How to Save a PSD File for an Older Version of Photoshop

Enabling backward compatibility works, but not always perfectly

Given the many structural changes to the way Adobe built Photoshop over the years, the question of backward compatibility among PSD files is more complicated than with most other applications.

The procedures outlined below work for all currently supported versions of Adobe Photoshop for Creative Cloud for Windows and macOS.

How to Save a Photoshop File for an Older Version

Photoshop file handling preferences

Set the default option in Photoshop preferences called Maximize PSD and PSB File Compatibility (under menu Edit > Preferences > File Handling). This setting is persistent, so you'll only need to set it once.

Ensure that this area at the bottom of the File Compatibility area is set to Always or Ask. Turning this option on, however, results in larger file sizes. If you only need this feature occasionally, set it to Ask and Photoshop will ask you if you want to maximize compatibility every time you save a file. When this compatibility option is invoked, the layers are saved along with a flattened composite of the image.

The easiest way of saving a file for an older version is to simply flatten it by saving it out as either a jpg, gif or png image. All of the effects and so on added using the newer version will be baked into the resulting file.
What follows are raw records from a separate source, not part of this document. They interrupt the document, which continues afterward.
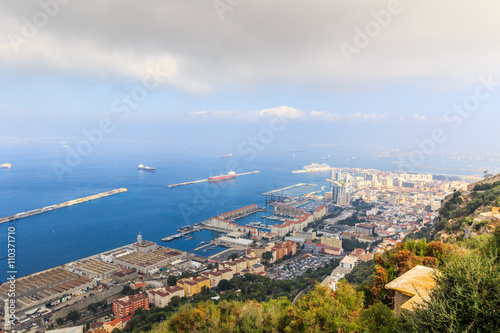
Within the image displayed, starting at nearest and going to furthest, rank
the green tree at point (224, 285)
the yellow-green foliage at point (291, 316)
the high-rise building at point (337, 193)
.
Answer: the yellow-green foliage at point (291, 316) < the green tree at point (224, 285) < the high-rise building at point (337, 193)

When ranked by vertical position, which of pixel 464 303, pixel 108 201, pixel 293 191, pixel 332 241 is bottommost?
pixel 332 241

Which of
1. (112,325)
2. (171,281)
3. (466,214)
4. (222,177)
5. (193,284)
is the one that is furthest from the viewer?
(222,177)

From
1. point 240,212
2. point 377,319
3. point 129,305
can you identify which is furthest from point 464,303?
point 240,212

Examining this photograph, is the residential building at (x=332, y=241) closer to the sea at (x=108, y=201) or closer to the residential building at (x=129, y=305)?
the sea at (x=108, y=201)

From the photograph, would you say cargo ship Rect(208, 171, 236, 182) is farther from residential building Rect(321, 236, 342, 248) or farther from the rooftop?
the rooftop

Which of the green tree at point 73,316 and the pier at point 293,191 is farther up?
the pier at point 293,191

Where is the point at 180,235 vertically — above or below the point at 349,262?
below

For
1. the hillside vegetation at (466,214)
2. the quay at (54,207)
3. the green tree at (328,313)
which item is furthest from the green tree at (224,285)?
the quay at (54,207)

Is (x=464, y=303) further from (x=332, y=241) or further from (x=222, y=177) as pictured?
(x=222, y=177)

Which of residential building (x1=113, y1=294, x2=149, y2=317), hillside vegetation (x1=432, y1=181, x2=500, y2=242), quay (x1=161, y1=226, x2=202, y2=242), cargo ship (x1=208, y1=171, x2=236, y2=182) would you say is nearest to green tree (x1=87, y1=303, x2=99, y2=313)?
residential building (x1=113, y1=294, x2=149, y2=317)

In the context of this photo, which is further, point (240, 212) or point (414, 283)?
point (240, 212)
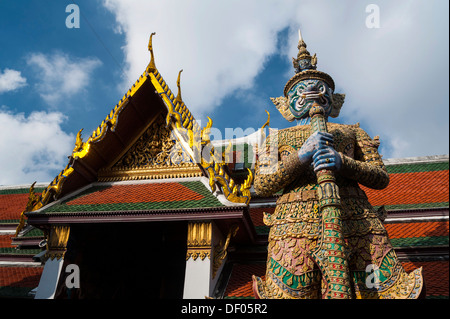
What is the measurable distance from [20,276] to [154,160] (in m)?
3.31

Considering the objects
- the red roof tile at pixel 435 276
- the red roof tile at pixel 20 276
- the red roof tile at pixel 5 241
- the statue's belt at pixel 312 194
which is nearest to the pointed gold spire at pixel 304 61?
the statue's belt at pixel 312 194

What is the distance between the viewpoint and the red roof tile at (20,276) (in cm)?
609

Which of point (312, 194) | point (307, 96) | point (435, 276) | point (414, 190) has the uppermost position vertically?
point (414, 190)

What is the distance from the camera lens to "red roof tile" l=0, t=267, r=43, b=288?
6087 millimetres

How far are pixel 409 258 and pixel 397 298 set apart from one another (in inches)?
81.4

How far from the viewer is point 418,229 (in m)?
5.58

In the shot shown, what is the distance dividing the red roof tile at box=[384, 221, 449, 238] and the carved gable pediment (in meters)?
3.32

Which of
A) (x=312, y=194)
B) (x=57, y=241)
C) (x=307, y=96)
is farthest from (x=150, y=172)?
(x=312, y=194)

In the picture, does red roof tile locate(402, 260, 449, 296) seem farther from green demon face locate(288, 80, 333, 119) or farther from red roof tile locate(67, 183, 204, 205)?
red roof tile locate(67, 183, 204, 205)

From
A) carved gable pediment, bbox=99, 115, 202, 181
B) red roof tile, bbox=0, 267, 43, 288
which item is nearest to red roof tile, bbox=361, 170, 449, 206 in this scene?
carved gable pediment, bbox=99, 115, 202, 181

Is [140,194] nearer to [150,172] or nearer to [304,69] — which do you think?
[150,172]
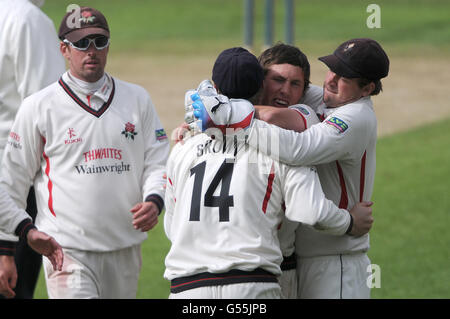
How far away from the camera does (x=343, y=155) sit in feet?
13.6

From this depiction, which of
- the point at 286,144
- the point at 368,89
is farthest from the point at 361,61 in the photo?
the point at 286,144

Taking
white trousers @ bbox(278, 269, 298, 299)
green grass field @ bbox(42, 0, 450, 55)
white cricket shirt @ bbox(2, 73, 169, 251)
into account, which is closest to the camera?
white trousers @ bbox(278, 269, 298, 299)

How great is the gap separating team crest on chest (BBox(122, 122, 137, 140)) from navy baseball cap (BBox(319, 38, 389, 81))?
176 cm

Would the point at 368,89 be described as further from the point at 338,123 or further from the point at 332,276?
the point at 332,276

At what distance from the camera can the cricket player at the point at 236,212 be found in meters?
3.89

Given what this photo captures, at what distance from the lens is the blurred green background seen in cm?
856

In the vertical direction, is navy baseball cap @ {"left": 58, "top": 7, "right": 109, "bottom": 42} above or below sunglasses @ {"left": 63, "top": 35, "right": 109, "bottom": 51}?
above

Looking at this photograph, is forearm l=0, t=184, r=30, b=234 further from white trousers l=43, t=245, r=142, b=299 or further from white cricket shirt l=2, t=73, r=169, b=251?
white trousers l=43, t=245, r=142, b=299

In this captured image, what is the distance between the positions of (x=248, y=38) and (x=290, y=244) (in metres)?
20.6

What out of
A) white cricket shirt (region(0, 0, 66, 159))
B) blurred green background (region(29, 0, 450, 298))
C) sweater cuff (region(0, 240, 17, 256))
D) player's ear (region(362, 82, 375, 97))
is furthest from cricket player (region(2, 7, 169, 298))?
blurred green background (region(29, 0, 450, 298))

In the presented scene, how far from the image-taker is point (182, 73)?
2286 centimetres

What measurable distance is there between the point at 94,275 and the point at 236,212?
6.12 ft

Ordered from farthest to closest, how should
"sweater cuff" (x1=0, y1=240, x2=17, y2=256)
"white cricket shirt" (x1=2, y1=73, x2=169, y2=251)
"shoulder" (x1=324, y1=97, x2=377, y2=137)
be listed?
1. "white cricket shirt" (x1=2, y1=73, x2=169, y2=251)
2. "sweater cuff" (x1=0, y1=240, x2=17, y2=256)
3. "shoulder" (x1=324, y1=97, x2=377, y2=137)

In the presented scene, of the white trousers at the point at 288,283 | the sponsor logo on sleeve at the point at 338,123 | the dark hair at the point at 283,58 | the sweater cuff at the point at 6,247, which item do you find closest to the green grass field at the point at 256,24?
the sweater cuff at the point at 6,247
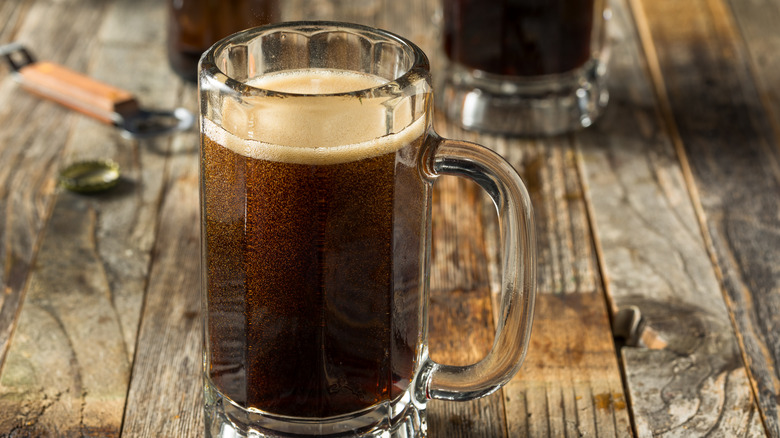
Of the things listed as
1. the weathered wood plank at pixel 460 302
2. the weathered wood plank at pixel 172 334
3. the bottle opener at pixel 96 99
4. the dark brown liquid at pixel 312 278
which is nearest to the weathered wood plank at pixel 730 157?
the weathered wood plank at pixel 460 302

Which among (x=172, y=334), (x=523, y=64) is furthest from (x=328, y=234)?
(x=523, y=64)

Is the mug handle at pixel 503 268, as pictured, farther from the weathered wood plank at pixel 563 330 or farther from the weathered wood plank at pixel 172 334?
the weathered wood plank at pixel 172 334

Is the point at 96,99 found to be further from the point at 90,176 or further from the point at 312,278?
the point at 312,278

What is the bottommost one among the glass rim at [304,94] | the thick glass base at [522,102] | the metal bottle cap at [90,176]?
the thick glass base at [522,102]

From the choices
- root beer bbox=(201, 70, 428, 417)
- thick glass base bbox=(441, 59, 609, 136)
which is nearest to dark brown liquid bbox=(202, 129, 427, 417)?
root beer bbox=(201, 70, 428, 417)

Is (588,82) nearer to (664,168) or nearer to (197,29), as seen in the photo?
(664,168)
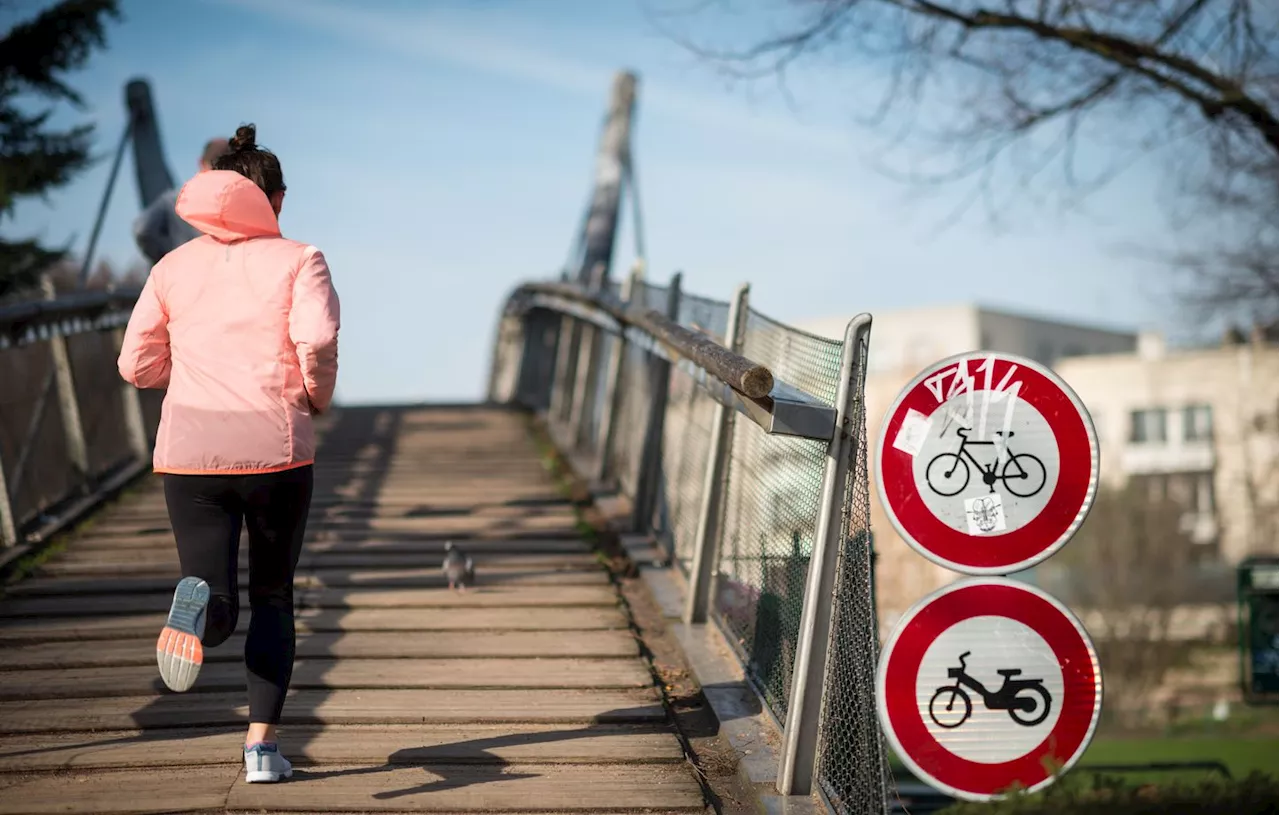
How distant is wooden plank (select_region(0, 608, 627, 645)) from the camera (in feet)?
19.3

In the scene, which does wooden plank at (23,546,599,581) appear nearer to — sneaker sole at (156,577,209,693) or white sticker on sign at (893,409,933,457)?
sneaker sole at (156,577,209,693)

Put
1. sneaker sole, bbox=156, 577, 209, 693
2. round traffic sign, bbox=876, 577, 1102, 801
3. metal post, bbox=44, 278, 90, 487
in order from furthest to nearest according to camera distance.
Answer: metal post, bbox=44, 278, 90, 487 < sneaker sole, bbox=156, 577, 209, 693 < round traffic sign, bbox=876, 577, 1102, 801

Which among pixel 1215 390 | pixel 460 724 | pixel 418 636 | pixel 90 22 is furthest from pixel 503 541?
pixel 1215 390

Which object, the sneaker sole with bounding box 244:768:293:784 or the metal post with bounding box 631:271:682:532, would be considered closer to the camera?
the sneaker sole with bounding box 244:768:293:784

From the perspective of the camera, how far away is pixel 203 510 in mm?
4020

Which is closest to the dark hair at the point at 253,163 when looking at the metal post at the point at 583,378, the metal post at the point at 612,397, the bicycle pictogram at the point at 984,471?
the bicycle pictogram at the point at 984,471

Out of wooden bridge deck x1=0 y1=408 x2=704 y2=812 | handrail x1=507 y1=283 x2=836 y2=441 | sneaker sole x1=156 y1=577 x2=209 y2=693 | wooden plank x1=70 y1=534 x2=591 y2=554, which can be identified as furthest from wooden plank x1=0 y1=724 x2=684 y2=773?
wooden plank x1=70 y1=534 x2=591 y2=554

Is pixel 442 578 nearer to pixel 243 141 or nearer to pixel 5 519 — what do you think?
pixel 5 519

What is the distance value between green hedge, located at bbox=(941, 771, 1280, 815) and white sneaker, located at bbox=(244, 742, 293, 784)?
1.91 meters

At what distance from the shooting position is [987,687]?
347 centimetres

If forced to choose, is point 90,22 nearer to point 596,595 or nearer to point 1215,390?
point 596,595

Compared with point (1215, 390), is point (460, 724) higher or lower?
lower

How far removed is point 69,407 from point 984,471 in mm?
6626

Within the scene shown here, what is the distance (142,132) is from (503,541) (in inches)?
367
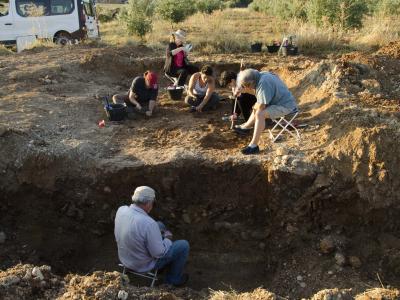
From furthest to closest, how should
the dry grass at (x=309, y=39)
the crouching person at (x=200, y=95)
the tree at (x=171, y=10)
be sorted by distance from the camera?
1. the tree at (x=171, y=10)
2. the dry grass at (x=309, y=39)
3. the crouching person at (x=200, y=95)

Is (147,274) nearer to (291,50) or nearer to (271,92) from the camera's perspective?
(271,92)

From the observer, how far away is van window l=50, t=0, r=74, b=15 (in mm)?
15117

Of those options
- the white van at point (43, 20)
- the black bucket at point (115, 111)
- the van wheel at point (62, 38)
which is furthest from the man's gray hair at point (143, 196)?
the van wheel at point (62, 38)

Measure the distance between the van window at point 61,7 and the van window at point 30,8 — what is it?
1.03ft

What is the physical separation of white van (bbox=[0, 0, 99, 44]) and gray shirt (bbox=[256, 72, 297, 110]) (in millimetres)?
10434

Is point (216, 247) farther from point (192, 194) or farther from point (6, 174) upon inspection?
point (6, 174)

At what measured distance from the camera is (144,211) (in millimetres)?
4922

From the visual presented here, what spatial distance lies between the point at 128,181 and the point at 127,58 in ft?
20.3

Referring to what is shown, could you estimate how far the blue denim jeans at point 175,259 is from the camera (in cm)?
523

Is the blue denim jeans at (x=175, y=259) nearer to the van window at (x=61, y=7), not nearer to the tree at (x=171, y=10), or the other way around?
the van window at (x=61, y=7)

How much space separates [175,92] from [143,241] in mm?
5045

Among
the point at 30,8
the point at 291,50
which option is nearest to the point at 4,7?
the point at 30,8

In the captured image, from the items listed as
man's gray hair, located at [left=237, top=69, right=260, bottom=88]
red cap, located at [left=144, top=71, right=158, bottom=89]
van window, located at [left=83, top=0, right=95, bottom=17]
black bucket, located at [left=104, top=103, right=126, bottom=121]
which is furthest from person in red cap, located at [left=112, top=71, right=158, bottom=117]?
van window, located at [left=83, top=0, right=95, bottom=17]

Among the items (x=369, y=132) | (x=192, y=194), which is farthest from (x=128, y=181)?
(x=369, y=132)
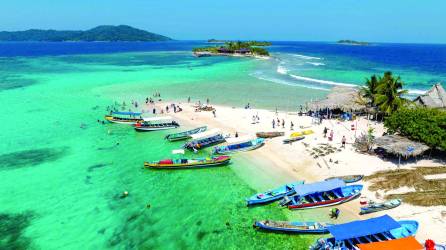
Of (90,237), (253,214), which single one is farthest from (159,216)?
(253,214)

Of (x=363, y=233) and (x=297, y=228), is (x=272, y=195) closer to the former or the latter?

Ramifications of Opening Newer PSD Files with Older Software

Adobe Photoshop CS2.

When you open a newer Photoshop PSD file in the older Photoshop version, the new features of Photoshop will not carry over when the file is opened in a version that did not contain these features. If the file is edited and saved from the older version, the unsupported features are discarded. This is why, in many cases, the adage "It is easier to open down than to open up" is important.

For example, some new blending modes were added to Creative Cloud since Photoshop 6 came out. If you used any of these in your file and then edit it in the older version, the image may look different. Other new features like smart objects, certain effect layers, layer sets or groups, layer comps, etc. won't carry over. You might want to make a duplicate of your file and simplify it as much as possible before trying to open it in an older version.

The same applies when opening Photoshop files in other non-Adobe software that read PSD files.

Some programs offer a "save as PSD" option. Each program saves a specific version of a PSD file, so unless you know specifically which version of Photoshop the PSD save-as option was optimized for, you may encounter compatibility problems trying to open those documents in very old copies of Photoshop.